Exercise requirements
Whenever a picture appears, leave it out while repeating all the other data exactly.

[Stored data]
****************************************

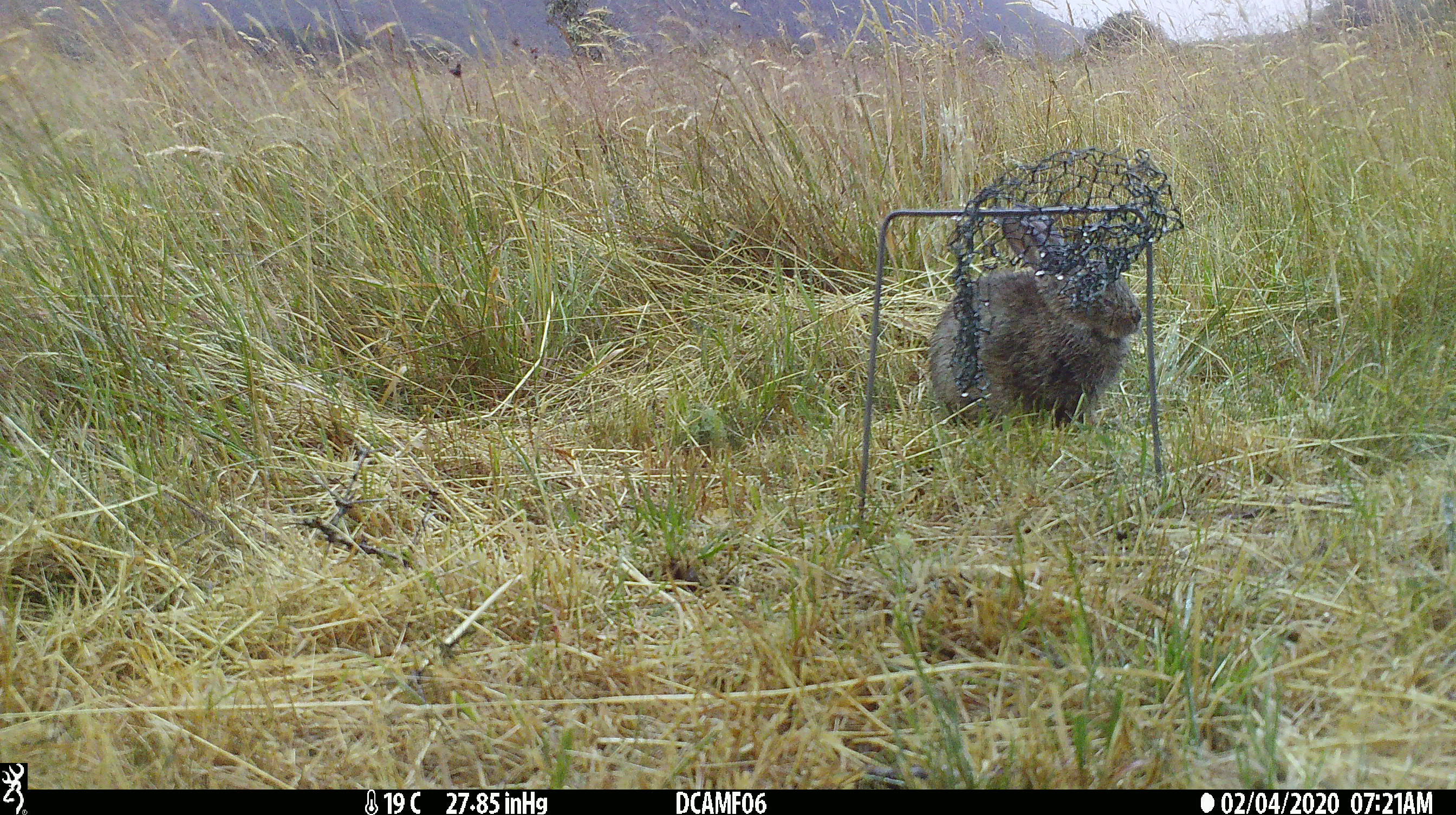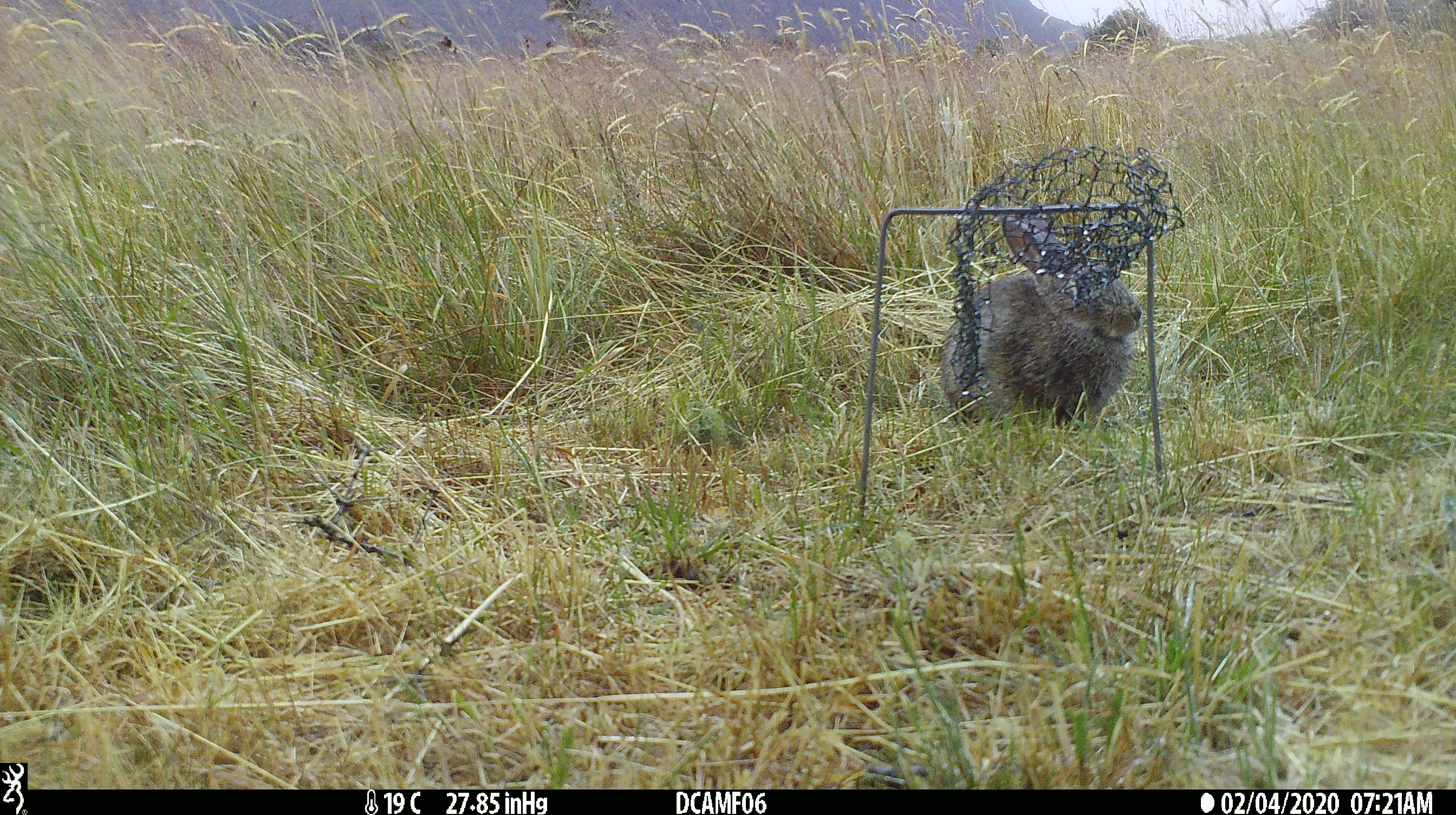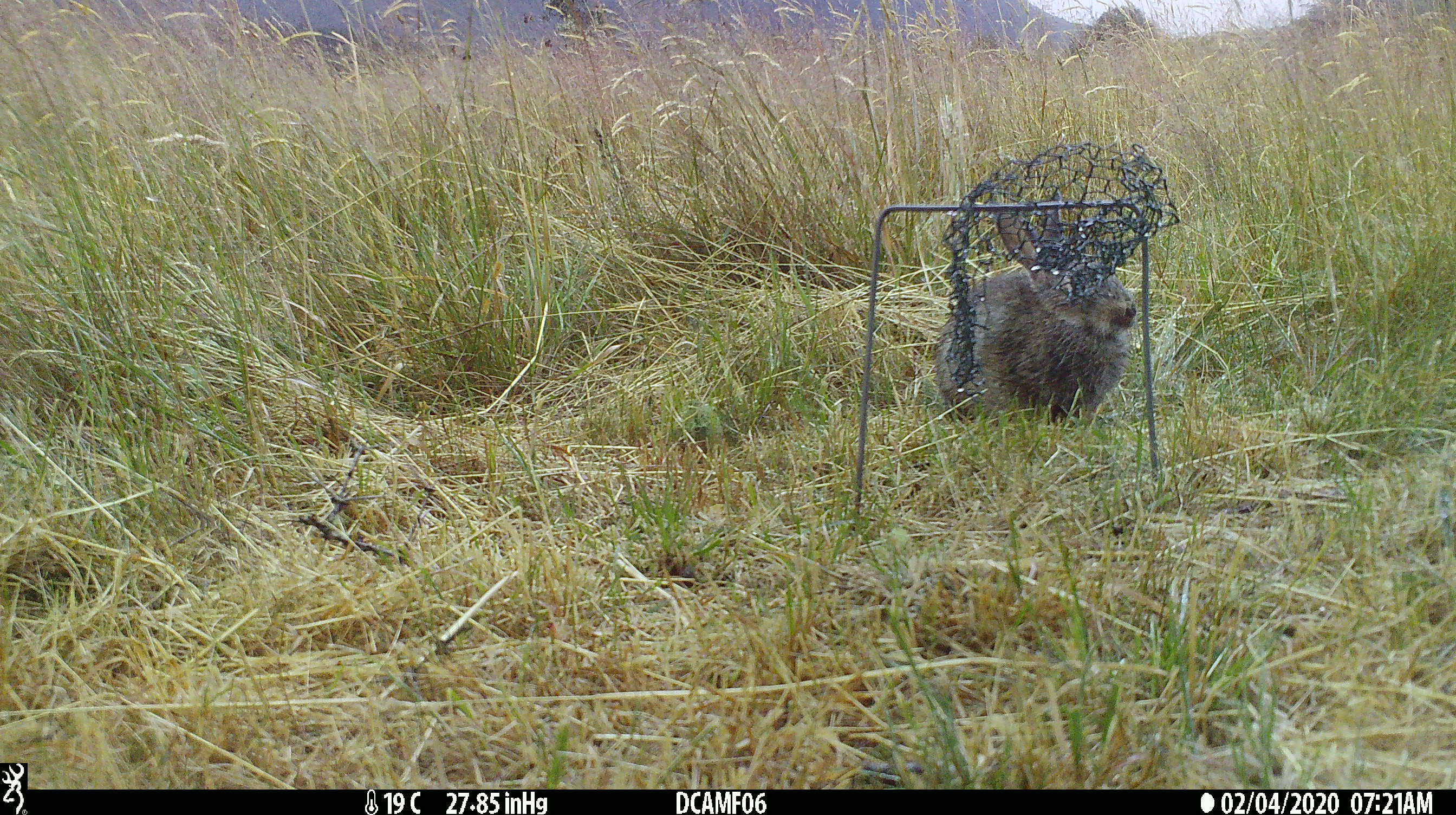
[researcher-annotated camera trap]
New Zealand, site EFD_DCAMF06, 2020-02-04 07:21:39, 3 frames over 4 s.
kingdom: Animalia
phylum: Chordata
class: Mammalia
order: Lagomorpha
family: Leporidae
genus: Oryctolagus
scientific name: Oryctolagus cuniculus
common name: european rabbit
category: rabbit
Rabbit (european rabbit) (Oryctolagus cuniculus).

****************************************

Exercise solution
[researcher-annotated camera trap]
New Zealand, site EFD_DCAMF06, 2020-02-04 07:21:39, 3 frames over 4 s.
kingdom: Animalia
phylum: Chordata
class: Mammalia
order: Lagomorpha
family: Leporidae
genus: Oryctolagus
scientific name: Oryctolagus cuniculus
common name: european rabbit
category: rabbit
Rabbit (european rabbit) (Oryctolagus cuniculus).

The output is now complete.